• DATA FOR PROCESSING:
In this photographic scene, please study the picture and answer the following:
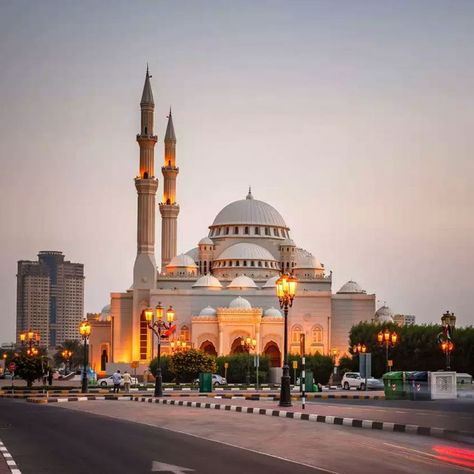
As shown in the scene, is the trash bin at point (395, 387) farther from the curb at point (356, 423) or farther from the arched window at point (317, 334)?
the arched window at point (317, 334)

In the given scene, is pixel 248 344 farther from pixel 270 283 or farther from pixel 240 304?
pixel 270 283

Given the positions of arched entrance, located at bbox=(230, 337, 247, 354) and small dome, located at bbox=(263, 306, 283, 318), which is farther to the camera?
small dome, located at bbox=(263, 306, 283, 318)

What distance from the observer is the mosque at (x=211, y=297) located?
303ft

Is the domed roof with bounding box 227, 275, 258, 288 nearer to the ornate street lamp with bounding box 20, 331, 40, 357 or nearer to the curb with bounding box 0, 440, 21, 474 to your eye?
the ornate street lamp with bounding box 20, 331, 40, 357

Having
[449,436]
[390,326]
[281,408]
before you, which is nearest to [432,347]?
[390,326]

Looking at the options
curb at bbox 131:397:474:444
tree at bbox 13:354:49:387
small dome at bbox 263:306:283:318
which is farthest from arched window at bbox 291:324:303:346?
curb at bbox 131:397:474:444

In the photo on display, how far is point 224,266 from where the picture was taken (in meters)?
106

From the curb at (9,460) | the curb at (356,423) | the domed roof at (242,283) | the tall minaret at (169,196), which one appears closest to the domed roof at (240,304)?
the domed roof at (242,283)

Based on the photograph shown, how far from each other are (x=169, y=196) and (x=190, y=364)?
132 ft

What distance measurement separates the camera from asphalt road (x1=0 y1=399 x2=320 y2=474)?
13367 mm

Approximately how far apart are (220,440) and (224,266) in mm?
88335

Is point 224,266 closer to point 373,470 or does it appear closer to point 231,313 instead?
point 231,313

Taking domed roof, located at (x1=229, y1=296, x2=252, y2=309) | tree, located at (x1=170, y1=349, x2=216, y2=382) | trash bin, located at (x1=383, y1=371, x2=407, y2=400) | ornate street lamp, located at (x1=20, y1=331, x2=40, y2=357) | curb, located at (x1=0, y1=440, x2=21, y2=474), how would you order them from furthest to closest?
domed roof, located at (x1=229, y1=296, x2=252, y2=309), ornate street lamp, located at (x1=20, y1=331, x2=40, y2=357), tree, located at (x1=170, y1=349, x2=216, y2=382), trash bin, located at (x1=383, y1=371, x2=407, y2=400), curb, located at (x1=0, y1=440, x2=21, y2=474)

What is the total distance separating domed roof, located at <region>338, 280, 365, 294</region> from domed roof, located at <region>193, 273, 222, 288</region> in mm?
12627
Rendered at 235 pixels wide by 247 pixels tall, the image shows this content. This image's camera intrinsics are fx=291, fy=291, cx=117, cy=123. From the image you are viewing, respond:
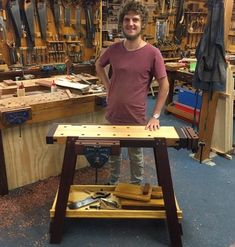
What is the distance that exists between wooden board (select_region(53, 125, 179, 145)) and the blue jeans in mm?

• WORK INSTRUCTIONS:
Pictures are excluded; output everything else in the data verbatim.

• WRITTEN ANSWER:
In this photographic scene, please study the picture and answer the following:
As shown in the scene, is the trash bin at point (395, 387) farther from the curb at point (356, 423) or farther from the arched window at point (317, 334)?
the arched window at point (317, 334)

In the given scene, is pixel 248 344 farther from pixel 270 283 or farther from pixel 240 304?
pixel 270 283

Given the positions of arched entrance, located at bbox=(230, 337, 247, 354) and small dome, located at bbox=(263, 306, 283, 318), which is farther to the camera?
small dome, located at bbox=(263, 306, 283, 318)

What distance from the observer is the mosque at (x=211, y=297) located?
303ft

Is the domed roof with bounding box 227, 275, 258, 288 nearer to the ornate street lamp with bounding box 20, 331, 40, 357 or nearer to the curb with bounding box 0, 440, 21, 474 to your eye?
the ornate street lamp with bounding box 20, 331, 40, 357

Having
[449,436]
[390,326]
[281,408]
before you, which is nearest to [432,347]?
[390,326]

Looking at the options
curb at bbox 131:397:474:444
tree at bbox 13:354:49:387
small dome at bbox 263:306:283:318
which is farthest from arched window at bbox 291:324:303:346?
curb at bbox 131:397:474:444

In the photo on display, how far is point 224,266 from where the picture was taken (in meters)?
106

From the curb at (9,460) | the curb at (356,423) | the domed roof at (242,283) | the tall minaret at (169,196), which one appears closest to the domed roof at (240,304)?
the domed roof at (242,283)

Based on the photograph shown, how far from each other are (x=169, y=196) and (x=190, y=364)?
132 ft

What distance measurement separates the camera from asphalt road (x1=0 y1=399 x2=320 y2=474)?
13367 mm

Approximately how far apart are (220,440) and (224,266) in mm?
88335

Is point 224,266 closer to point 373,470 or does it appear closer to point 231,313 instead?
point 231,313

Taking domed roof, located at (x1=229, y1=296, x2=252, y2=309) | tree, located at (x1=170, y1=349, x2=216, y2=382) | trash bin, located at (x1=383, y1=371, x2=407, y2=400) | ornate street lamp, located at (x1=20, y1=331, x2=40, y2=357) | curb, located at (x1=0, y1=440, x2=21, y2=474), how would you order them from furthest to closest?
domed roof, located at (x1=229, y1=296, x2=252, y2=309), ornate street lamp, located at (x1=20, y1=331, x2=40, y2=357), tree, located at (x1=170, y1=349, x2=216, y2=382), trash bin, located at (x1=383, y1=371, x2=407, y2=400), curb, located at (x1=0, y1=440, x2=21, y2=474)

What is the total distance separating domed roof, located at <region>338, 280, 365, 294</region> from domed roof, located at <region>193, 273, 222, 288</region> in mm?
12627
Rendered at 235 pixels wide by 247 pixels tall, the image shows this content. This image's camera intrinsics are fx=291, fy=291, cx=117, cy=123. From the image you are viewing, respond:
What is the distance that exists between wooden board (select_region(53, 125, 179, 145)) and the blue jeans in mm?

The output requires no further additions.